The Centre has decided to move the Supreme Court against the apex court’s verdict last month that decriminalises ‘mere membership’ of terror outfits if investigators cannot prove the suspect’s role in violence or inciting others.
The home ministry’s decision comes in the backdrop of concern that reading down the law would end the powers to arrest terror suspects without substantial evidence against them.
Under the existing law, it is adequate if prosecutors can link the suspects to the banned terror outfits.
But last month, the Supreme Court read down provisions of the Terrorist and Disruptive Activities (Prevention) Act and Unlawful Activities (Prevention) Act (UAPA) that prescribe jail for members of the banned outfits.
Mere membership of a banned organisation cannot incriminate a person unless he is proven to have resorted to acts of violence, incited people to violence or tried to create disorder ... of public peace through violence, the court held.
Applying this principle in two cases from Assam, the court held that the doctrine of “guilt by association” would violate constitutional guarantees of right to speech and liberty.
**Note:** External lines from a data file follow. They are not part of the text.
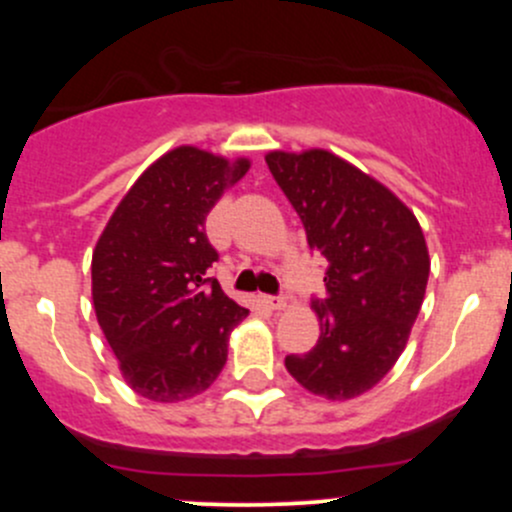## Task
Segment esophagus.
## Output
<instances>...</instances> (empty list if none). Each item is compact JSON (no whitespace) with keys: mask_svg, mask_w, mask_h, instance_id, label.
Returning <instances> with one entry per match:
<instances>
[{"mask_svg":"<svg viewBox=\"0 0 512 512\" xmlns=\"http://www.w3.org/2000/svg\"><path fill=\"white\" fill-rule=\"evenodd\" d=\"M260 302L265 304L267 309H285L287 307L285 297H272V294H260Z\"/></svg>","mask_w":512,"mask_h":512,"instance_id":"obj_1","label":"esophagus"}]
</instances>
The Assam government — which lost two cases relating to men accused of being United Liberation Front of Asom members — has told the Centre that it would file review petitions.
But the home ministry also plans to involve itself in the case given the implication on the validity of the UAPA provisions that stipulate two-year jail for members of the 34 terrorist groups.
“The Union of India would also implead itself as part of the said petitions for review,” minister of state in the home ministry Gurudas Kamat told the Lok Sabha on Tuesday, pointing that there was no proposal to amend the law in the light of the judgment “at this juncture”.
Senior police officers in the security establishment, however, are divided on the issue.